At this stage it may be worth while to take a look the multilingual Code Page 10646 put forward by the International Standards Organization (ISO). The basic idea is the same as that of UNICODE: one unique code for each Arabic letter.
Interestingly, it also assigns codes to ligatures. Quite apart from the observation that ligatures don’t belong in a raw text encoding standard, to achieve the typesetting quality associated with these ligatures, there are far to few.
Virtually any letter group would need a dedicated ligature.


Careful analysis can lead to algorithms that synthesize the correct letter compound for a given sequence of Arabic letters.
One project by DecoType to achieve this concentrated on the ruq`ah script, with its characteristic sloping letter compounds.
The latest project produced an algorithm for the Naskh script.

During the research it was recognized, that Arabic script is different from other alphabetic writing system in one more aspect:
many letters can be permutated with calligraphic alternatives. This phenomenon is absent in the Latin alphabet.
This calligraphic permutation opens the perspective of fine-tuning justification in typesetting with a strategy that also was used in manuscripts.

There are now several practical results of the DecoType approach on the market. One of them is the DecoTypeSetter, a feature of Adobe PageMaker Middle East that provides a control panel to handle calligraphic permutation.

The essential DecoType product, however, is the Arabic Calligraphic Engine. ACE constitutes the core of the calligraphic OLE-servers of MS Office97. It also provides the Arabic functionality for the Barco Graphics Editor that DecoType is currently localizing.

The characteristic of ACE is that it has been developed for Arabic and Arabic alone, solving structural deficiencies encountered in all software solutions, including the newly introduced Open Type of Microsoft and Adobe. Typical deficiencies encountered in the industry are the corrupt graphic quality; incomplete vocalization; disregard for historic and Qur’anic orthographic practices in the supported coded character sets; and the impossibility to control diacritics like the letter-distinguishing dots separately.
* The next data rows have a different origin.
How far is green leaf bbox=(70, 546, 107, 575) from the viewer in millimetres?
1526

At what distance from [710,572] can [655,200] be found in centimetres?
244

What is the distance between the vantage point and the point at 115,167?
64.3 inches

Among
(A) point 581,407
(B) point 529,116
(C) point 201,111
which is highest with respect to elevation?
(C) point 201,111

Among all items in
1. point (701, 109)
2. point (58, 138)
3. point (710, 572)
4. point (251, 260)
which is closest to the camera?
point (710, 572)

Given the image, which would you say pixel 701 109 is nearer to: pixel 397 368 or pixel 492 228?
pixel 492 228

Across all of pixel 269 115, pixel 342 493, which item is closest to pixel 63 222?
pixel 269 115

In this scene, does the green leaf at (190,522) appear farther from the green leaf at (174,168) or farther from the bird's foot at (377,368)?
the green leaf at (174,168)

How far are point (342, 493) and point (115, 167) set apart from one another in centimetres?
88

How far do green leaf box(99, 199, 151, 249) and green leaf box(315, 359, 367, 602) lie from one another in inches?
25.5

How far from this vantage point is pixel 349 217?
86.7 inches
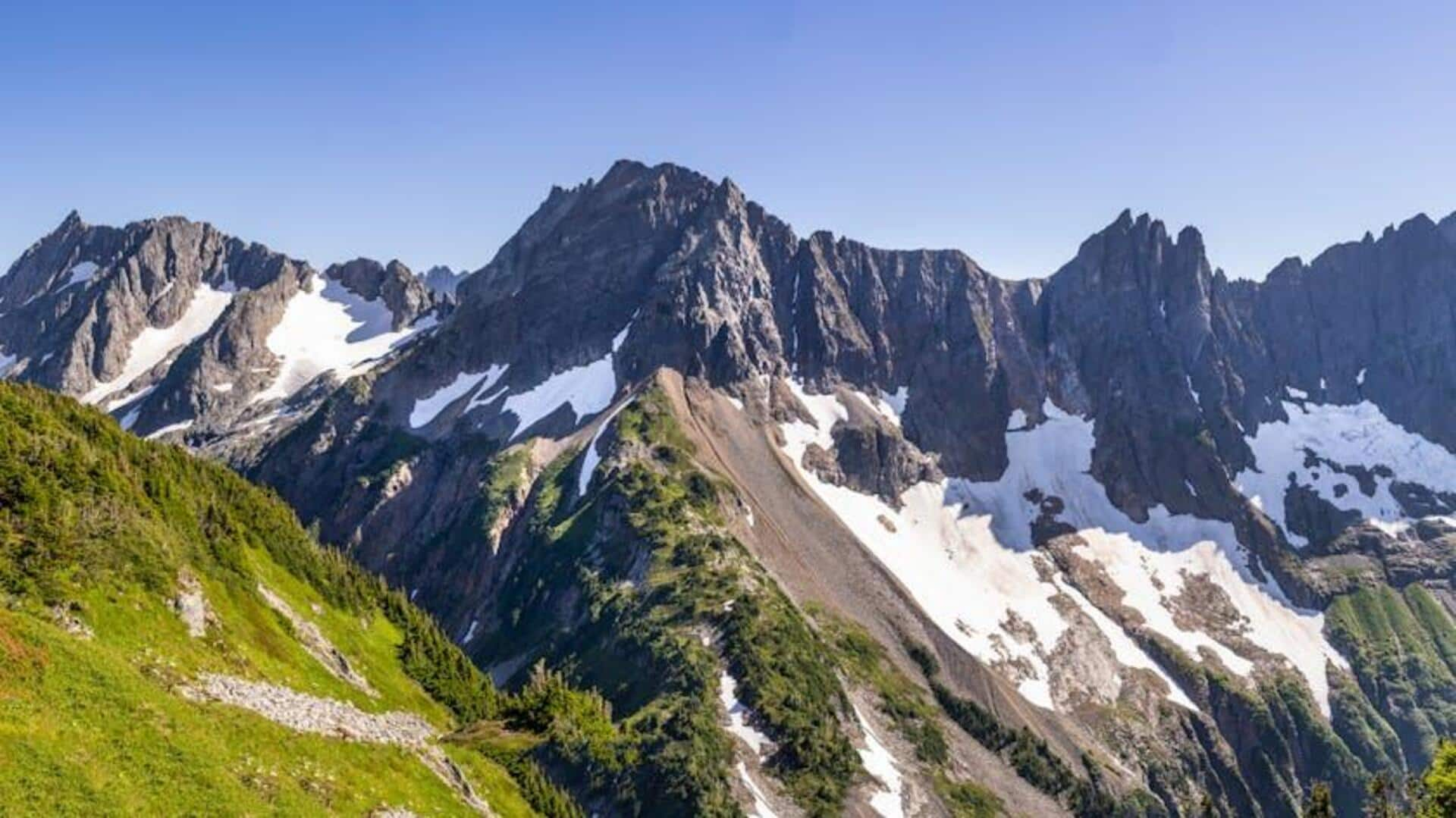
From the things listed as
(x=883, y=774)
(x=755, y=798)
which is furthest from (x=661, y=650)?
(x=883, y=774)

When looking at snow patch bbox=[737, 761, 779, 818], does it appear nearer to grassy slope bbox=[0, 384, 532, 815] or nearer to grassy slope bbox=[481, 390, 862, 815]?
grassy slope bbox=[481, 390, 862, 815]

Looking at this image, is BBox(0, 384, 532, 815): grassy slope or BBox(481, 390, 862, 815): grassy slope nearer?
BBox(0, 384, 532, 815): grassy slope

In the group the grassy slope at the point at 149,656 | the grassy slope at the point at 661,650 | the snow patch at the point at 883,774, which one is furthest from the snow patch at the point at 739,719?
the grassy slope at the point at 149,656

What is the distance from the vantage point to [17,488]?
5709 cm

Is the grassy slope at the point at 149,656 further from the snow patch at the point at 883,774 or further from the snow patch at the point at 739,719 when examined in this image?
the snow patch at the point at 883,774

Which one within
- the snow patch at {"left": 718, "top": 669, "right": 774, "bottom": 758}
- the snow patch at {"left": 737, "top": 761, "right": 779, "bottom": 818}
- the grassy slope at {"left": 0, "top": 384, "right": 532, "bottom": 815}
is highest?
the snow patch at {"left": 718, "top": 669, "right": 774, "bottom": 758}

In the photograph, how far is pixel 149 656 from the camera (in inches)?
2028

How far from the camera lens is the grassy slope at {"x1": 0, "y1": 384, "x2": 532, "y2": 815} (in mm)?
40844

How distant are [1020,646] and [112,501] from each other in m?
173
An interesting detail is the inability of existing Arabic typography to handle full vocalization and full (ligature) complexity simultaneously: one cancels out the other. However, sophisticated script with ligatures is typically associated with full vocalization. ACE is designed to deal with this problem.

As input ACE accepts Unicode (the Arabic Block) and the output consists of a string of plotted penstroke-like glyphs, if necessary in the form of a single object.

The resulting technology, based on calligraphic practice, is not limited to the classic styles. With its support for typically Arabic features, it creates totally new perspectives for modern Arabic type design as well.


Figure 1: DecoType Naskh

Figure 2: DecoType Ruq'ah

(The sample text is part of a text used in the Third International Calligraphy Competition in Istanbul, 1996.)